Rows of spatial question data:
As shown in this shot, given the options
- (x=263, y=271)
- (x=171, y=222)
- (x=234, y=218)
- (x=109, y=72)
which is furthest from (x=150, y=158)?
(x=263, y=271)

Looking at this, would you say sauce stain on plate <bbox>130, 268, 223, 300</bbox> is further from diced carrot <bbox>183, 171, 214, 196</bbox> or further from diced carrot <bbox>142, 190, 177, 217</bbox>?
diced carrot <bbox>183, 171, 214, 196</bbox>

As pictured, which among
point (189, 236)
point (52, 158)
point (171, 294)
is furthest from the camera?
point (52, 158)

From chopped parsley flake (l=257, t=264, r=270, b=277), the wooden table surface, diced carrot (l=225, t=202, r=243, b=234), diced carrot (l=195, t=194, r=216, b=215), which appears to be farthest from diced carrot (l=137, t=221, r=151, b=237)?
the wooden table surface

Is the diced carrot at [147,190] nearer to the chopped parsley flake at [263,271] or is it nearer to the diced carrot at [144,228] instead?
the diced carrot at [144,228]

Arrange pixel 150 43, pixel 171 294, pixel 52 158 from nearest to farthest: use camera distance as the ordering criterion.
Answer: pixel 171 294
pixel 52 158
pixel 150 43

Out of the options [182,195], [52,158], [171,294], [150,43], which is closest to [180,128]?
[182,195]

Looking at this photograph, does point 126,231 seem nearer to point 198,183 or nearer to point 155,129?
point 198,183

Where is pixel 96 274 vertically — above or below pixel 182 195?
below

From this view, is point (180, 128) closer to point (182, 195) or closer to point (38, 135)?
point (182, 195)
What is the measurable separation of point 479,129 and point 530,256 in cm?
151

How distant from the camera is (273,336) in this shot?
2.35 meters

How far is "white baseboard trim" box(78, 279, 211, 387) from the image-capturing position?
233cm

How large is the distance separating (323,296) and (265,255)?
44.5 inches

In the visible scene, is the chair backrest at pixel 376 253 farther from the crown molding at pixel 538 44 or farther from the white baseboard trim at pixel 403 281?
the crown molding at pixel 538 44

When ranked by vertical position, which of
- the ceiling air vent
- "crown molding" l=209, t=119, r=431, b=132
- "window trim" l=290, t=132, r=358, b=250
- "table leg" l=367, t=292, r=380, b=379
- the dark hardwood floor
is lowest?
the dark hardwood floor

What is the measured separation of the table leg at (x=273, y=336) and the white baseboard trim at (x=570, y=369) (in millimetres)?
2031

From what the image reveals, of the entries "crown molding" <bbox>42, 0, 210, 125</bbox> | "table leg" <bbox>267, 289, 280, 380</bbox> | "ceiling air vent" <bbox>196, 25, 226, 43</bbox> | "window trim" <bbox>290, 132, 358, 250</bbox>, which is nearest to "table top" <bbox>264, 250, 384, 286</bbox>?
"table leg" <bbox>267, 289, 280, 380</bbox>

# Written exercise:
Extract the complete data, matching each line exactly.

# Finished answer:
As shown in this shot, given the options
- (x=263, y=271)
- (x=171, y=222)
- (x=234, y=218)
- (x=109, y=72)
which is furthest from (x=150, y=158)?
(x=263, y=271)

Looking at this, would you say sauce stain on plate <bbox>130, 268, 223, 300</bbox> is further from diced carrot <bbox>183, 171, 214, 196</bbox> or further from diced carrot <bbox>142, 190, 177, 217</bbox>?
diced carrot <bbox>183, 171, 214, 196</bbox>

As pictured, which among
point (189, 236)
point (52, 158)
point (171, 294)
is furthest from the camera?
point (52, 158)

From chopped parsley flake (l=257, t=264, r=270, b=277), the wooden table surface, diced carrot (l=225, t=202, r=243, b=234), diced carrot (l=195, t=194, r=216, b=215), which appears to be farthest from diced carrot (l=137, t=221, r=151, b=237)?
the wooden table surface

Is the diced carrot at [147,190] nearer to the chopped parsley flake at [263,271] or is it nearer to the diced carrot at [144,228] instead?
the diced carrot at [144,228]

Arrange pixel 150 43, pixel 171 294, pixel 52 158 from nearest to farthest: use camera distance as the ordering criterion.
Answer: pixel 171 294
pixel 52 158
pixel 150 43

Out of the options [182,195], [52,158], [171,294], [150,43], which is closest to [180,128]?
[182,195]

Looking at this photograph, does point 126,231 seem nearer to point 198,183 or nearer to point 155,129?
point 198,183

Where is pixel 96 274 vertically — above or below pixel 182 195?
below

From this view, is point (180, 128) closer to point (182, 195) or closer to point (38, 135)?
point (182, 195)
What is the measurable separation of point 479,129 and point 530,256 in cm?
151

How distant from the camera is (273,336) in this shot?
2.35 meters

How far is "white baseboard trim" box(78, 279, 211, 387) from the image-capturing position?
233cm

How large is the distance separating (323,296) and (265,255)?
44.5 inches

In the visible scene, is the chair backrest at pixel 376 253 farther from the crown molding at pixel 538 44 or farther from the white baseboard trim at pixel 403 281?
the crown molding at pixel 538 44

When ranked by vertical position, which of
- the ceiling air vent
- "crown molding" l=209, t=119, r=431, b=132
- "window trim" l=290, t=132, r=358, b=250
- "table leg" l=367, t=292, r=380, b=379
- the dark hardwood floor
is lowest?
the dark hardwood floor

What is the measured separation of the table leg at (x=273, y=336) and the white baseboard trim at (x=570, y=369) (in millimetres)?
2031

From what the image reveals, of the entries "crown molding" <bbox>42, 0, 210, 125</bbox> | "table leg" <bbox>267, 289, 280, 380</bbox> | "ceiling air vent" <bbox>196, 25, 226, 43</bbox> | "window trim" <bbox>290, 132, 358, 250</bbox>, which is nearest to "table top" <bbox>264, 250, 384, 286</bbox>?
"table leg" <bbox>267, 289, 280, 380</bbox>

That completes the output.